Büyük fresk dizileri, Raffaello klasisizminin gerçek manifestosu olarak belirir; bu dizeler, estetik tasarı açısından olduğu kadar, zengin felsefi ve teolojik içerikleri açısından da klasik geleneğin eşsiz örnekleri kabul edilmiştir.


Özellikle Atina Okulu (1508- 1511) ve Parnassos (1510-1511) Rönesans dönemi hümanist evrenselciliğinin somutlaştırılmış biçimidir; çoktanrıcı miras ile Yahudi-Hıristiyan mirasını aynı hareket içinde birleştirme isteğine de uygun düşer; ne var ki, bu düş, kısa süre sonra Reform ve Karşı Reform hareketleriyle ortadan kaldırılacaktır. Son olarak, eserleriyle olduğu kadar öğrenci yanıyla da Raffaello terimin Platoncu anlamıyla o uzun akademik geleneğin «babası» kabul edilir; bu gelenek, Antik sanatçıların öğrettikleri ile gerçeğin öğrettiklerini birleştiren bir gelenektir; burada desen, özellikle anatominin kesin incelenmesi konusunda çok önemli rol oynar.

Beklenen => Alıntıya göre Atina Okulu hangi yıllar arasında yapılmıştır? Bu iş için listeye gerek yok.

Veri satırları =>
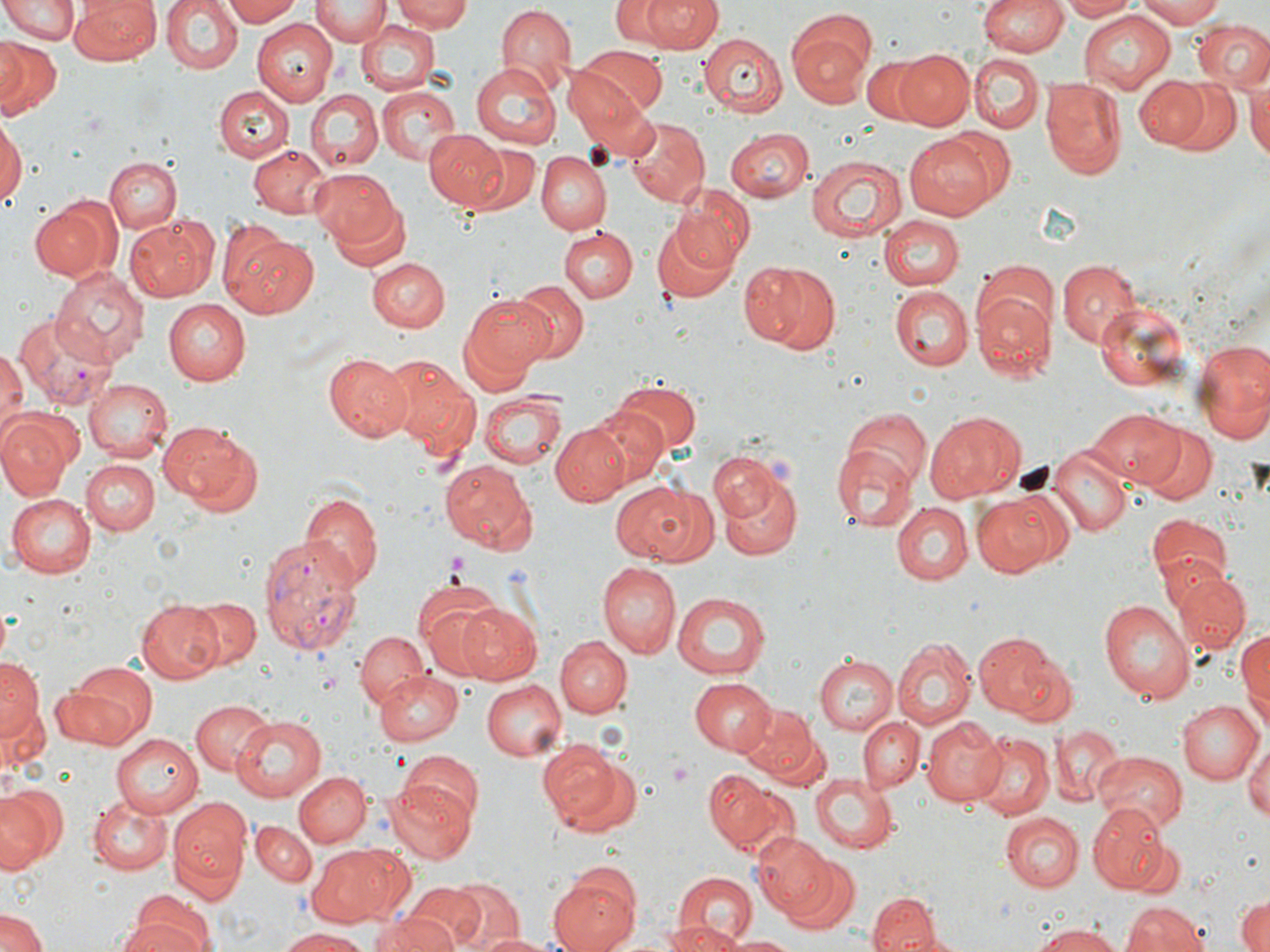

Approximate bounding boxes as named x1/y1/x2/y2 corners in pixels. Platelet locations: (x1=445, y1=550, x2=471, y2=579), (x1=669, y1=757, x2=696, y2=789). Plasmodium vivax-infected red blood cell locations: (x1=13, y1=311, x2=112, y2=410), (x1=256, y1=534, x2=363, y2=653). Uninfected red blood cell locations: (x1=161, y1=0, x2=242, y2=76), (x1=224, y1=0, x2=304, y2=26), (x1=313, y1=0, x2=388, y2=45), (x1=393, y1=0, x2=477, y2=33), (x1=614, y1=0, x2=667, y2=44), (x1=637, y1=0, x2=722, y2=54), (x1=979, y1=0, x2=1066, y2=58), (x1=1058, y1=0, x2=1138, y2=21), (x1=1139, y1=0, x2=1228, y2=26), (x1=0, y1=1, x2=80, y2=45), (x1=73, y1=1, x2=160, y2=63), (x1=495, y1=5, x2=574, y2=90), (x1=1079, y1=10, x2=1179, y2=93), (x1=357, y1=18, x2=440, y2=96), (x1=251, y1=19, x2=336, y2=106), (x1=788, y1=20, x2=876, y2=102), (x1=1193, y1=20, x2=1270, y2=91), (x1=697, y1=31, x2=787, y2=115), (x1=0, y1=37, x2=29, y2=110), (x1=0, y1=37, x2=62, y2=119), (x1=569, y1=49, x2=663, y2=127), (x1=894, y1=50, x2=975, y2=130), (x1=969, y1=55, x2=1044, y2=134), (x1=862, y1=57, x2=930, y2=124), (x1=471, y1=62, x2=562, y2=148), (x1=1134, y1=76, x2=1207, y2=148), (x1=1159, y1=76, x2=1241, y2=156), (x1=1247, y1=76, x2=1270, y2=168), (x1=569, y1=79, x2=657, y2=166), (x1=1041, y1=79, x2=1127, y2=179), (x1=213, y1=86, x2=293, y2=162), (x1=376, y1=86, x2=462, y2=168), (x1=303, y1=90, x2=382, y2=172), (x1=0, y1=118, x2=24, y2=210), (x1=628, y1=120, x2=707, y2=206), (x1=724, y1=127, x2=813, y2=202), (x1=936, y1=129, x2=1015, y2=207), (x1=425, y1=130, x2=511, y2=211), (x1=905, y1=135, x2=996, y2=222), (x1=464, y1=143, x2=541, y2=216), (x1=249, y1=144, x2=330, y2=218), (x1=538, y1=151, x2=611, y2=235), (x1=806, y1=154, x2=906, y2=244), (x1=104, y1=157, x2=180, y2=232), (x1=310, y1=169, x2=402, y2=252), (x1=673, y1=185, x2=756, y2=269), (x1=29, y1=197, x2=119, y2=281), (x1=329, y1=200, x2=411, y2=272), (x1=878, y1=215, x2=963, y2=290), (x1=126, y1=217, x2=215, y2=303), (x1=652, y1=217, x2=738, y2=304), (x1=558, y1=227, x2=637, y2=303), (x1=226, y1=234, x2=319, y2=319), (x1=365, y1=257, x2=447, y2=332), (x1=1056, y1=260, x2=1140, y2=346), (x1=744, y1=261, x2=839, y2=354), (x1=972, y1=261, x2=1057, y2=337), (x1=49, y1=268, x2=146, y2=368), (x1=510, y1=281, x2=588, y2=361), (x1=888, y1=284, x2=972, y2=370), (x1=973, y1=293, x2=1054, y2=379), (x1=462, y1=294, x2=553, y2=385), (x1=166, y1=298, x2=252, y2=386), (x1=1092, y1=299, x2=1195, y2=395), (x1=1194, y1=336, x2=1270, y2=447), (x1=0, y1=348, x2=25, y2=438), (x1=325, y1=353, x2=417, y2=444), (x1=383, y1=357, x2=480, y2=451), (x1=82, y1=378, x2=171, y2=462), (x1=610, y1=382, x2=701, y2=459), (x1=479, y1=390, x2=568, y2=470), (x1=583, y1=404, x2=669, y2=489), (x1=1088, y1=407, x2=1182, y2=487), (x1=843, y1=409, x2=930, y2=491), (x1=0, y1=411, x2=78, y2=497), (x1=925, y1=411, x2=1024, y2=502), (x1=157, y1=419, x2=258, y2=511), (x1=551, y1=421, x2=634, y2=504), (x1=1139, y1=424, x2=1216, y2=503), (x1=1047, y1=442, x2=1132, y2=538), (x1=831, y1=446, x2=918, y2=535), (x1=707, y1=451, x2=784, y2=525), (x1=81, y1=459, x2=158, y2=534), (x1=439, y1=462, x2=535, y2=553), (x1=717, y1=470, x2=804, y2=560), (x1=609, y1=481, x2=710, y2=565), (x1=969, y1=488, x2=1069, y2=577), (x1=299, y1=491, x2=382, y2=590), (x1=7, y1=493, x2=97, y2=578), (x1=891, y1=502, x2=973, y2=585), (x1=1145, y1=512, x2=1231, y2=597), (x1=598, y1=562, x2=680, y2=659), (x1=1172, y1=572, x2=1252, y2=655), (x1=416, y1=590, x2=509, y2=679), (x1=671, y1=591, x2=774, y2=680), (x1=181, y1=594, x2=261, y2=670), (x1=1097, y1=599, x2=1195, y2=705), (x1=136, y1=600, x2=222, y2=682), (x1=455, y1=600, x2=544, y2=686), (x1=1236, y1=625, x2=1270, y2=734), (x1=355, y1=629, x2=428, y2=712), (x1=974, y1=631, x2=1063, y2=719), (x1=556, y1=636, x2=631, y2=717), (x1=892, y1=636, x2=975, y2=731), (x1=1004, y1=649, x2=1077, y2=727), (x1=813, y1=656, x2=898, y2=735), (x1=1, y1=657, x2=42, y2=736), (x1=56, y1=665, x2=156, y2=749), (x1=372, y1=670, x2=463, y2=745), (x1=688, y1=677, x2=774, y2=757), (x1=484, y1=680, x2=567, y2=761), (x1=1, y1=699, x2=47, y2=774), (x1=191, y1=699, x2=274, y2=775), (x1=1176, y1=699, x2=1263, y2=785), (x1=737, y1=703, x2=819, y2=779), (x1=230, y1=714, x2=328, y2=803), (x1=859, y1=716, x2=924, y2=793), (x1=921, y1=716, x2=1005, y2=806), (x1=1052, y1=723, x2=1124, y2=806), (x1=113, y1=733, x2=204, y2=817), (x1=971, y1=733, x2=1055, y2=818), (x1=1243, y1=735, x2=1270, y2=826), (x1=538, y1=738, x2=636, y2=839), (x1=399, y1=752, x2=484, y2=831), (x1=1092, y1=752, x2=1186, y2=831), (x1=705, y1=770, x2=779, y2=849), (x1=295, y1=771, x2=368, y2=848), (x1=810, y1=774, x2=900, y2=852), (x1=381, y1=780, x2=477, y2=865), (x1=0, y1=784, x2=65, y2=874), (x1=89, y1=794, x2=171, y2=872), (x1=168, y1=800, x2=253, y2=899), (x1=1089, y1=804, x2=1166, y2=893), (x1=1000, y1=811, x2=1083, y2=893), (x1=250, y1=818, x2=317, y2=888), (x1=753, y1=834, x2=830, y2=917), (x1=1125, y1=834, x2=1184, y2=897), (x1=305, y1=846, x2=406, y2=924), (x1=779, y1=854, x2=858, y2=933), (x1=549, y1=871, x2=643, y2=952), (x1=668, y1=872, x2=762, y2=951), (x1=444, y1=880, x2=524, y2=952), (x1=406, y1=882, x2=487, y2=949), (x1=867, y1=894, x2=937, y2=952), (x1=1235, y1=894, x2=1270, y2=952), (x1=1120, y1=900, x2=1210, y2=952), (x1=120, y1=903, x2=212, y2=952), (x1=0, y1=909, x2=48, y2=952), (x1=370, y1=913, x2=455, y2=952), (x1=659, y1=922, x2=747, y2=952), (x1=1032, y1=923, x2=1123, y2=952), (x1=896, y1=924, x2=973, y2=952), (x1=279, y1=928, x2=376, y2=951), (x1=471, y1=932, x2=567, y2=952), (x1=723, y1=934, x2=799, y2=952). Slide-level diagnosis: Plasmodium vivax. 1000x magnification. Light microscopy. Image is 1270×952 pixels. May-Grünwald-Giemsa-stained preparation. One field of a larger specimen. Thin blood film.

Sonuç => 1508-1511 yılları arasında.